#### [EXERCISE AIM]
Copy out every line of the material below word for word, leaving the pictures out.
───
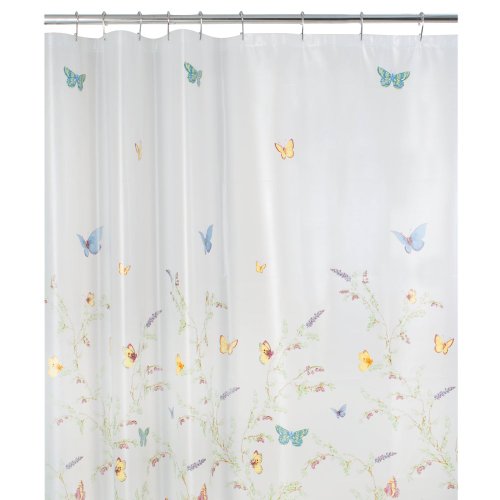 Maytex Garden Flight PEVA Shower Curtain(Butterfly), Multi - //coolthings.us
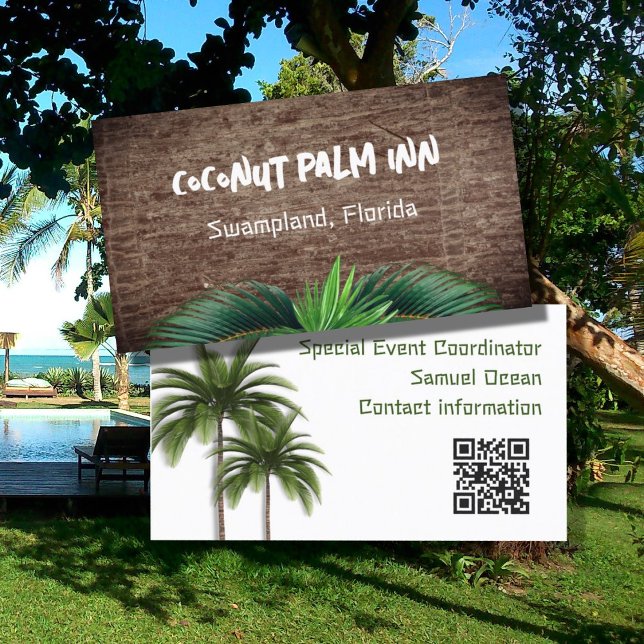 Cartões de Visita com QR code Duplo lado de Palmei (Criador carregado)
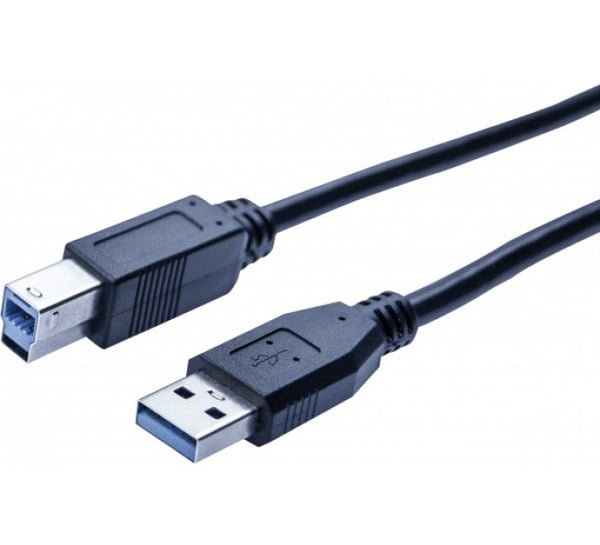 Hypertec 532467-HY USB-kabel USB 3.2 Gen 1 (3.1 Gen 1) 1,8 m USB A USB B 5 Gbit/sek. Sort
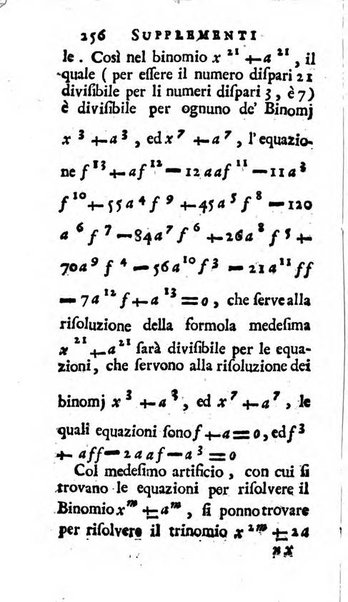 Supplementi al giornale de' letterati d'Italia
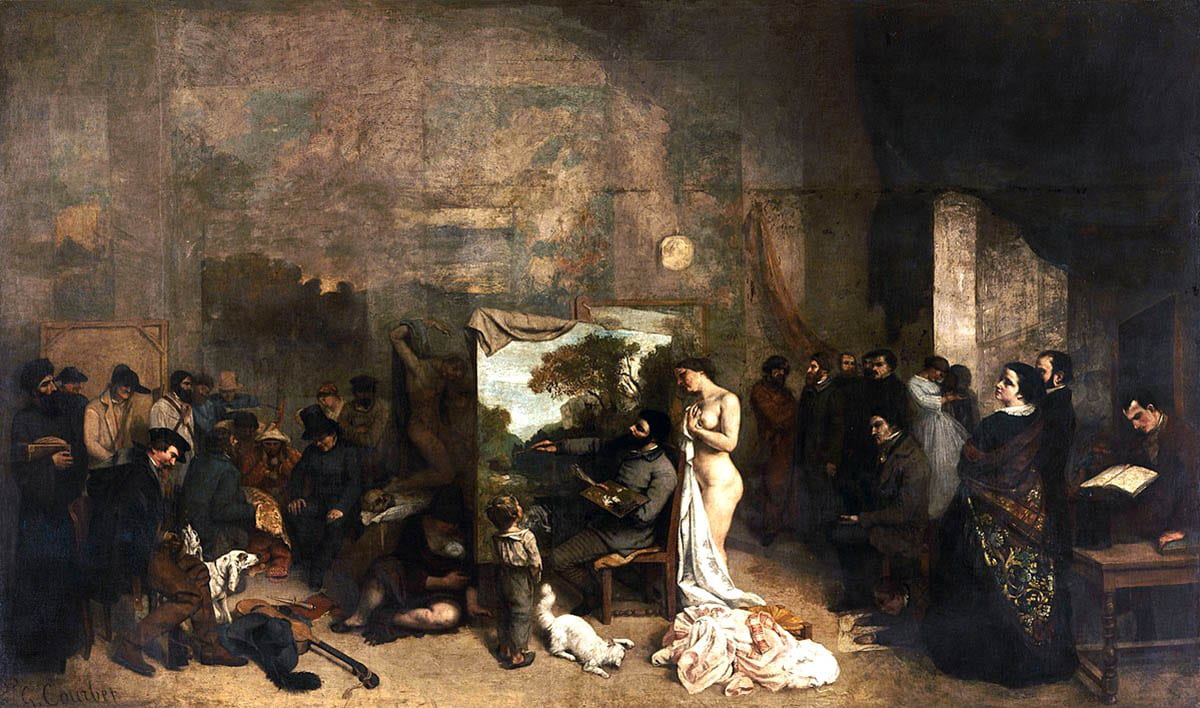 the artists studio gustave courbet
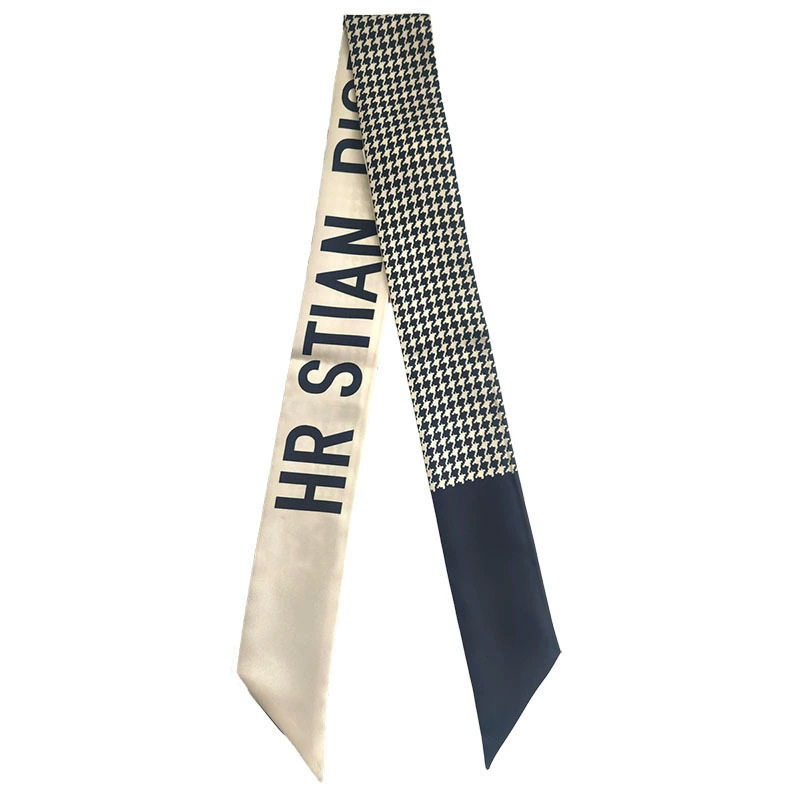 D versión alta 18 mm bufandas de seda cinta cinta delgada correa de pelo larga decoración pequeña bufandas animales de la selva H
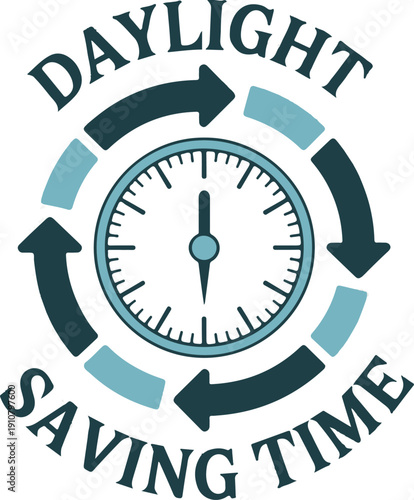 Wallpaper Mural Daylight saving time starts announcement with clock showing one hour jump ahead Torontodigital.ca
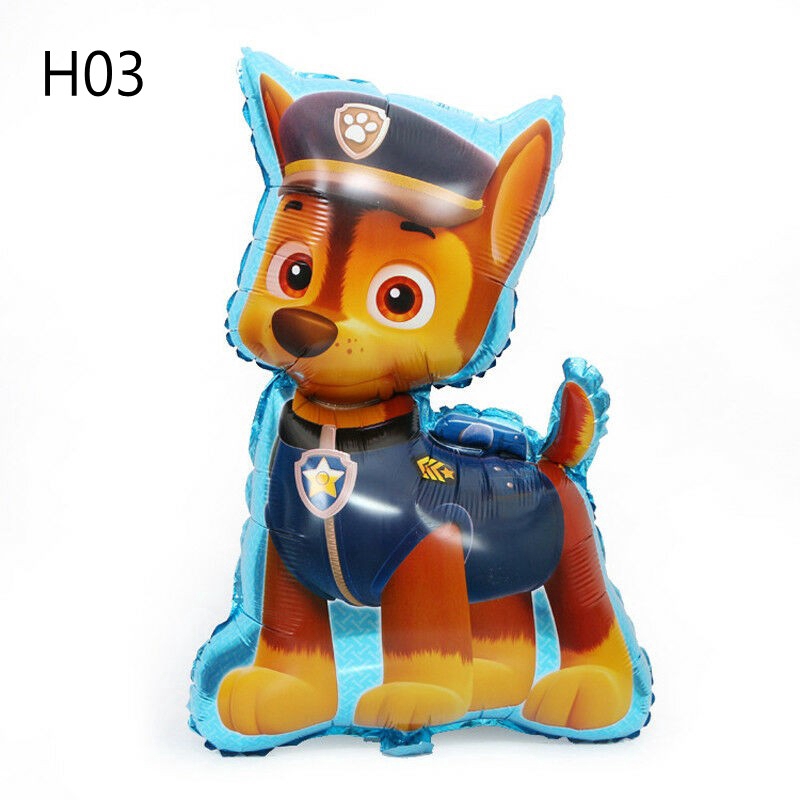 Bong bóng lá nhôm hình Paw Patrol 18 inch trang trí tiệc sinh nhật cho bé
───
#### [ANSWER SECTION]
 Maytex Garden Flight PEVA Shower Curtain(Butterfly), Multi - //coolthings.us
 Cartões de Visita com QR code Duplo lado de Palmei (Criador carregado)
 Hypertec 532467-HY USB-kabel USB 3.2 Gen 1 (3.1 Gen 1) 1,8 m USB A USB B 5 Gbit/sek. Sort
 Supplementi al giornale de' letterati d'Italia
 the artists studio gustave courbet
 D versión alta 18 mm bufandas de seda cinta cinta delgada correa de pelo larga decoración pequeña bufandas animales de la selva H
 Wallpaper Mural Daylight saving time starts announcement with clock showing one hour jump ahead Torontodigital.ca
 Bong bóng lá nhôm hình Paw Patrol 18 inch trang trí tiệc sinh nhật cho bé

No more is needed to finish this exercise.